━━━ Records shown

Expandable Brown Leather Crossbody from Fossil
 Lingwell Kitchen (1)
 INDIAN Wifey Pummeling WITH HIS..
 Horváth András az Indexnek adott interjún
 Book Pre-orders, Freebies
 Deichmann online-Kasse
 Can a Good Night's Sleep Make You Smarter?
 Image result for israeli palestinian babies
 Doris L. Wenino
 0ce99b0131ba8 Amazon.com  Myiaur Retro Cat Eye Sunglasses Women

━━━━━━

[What you should do] Only the lines from the one with "Deichmann online-Kasse" through the end of the data should be printed, each exactly as it appears.

[Response box]
 Deichmann online-Kasse
 Can a Good Night's Sleep Make You Smarter?
 Image result for israeli palestinian babies
 Doris L. Wenino
 0ce99b0131ba8 Amazon.com  Myiaur Retro Cat Eye Sunglasses Women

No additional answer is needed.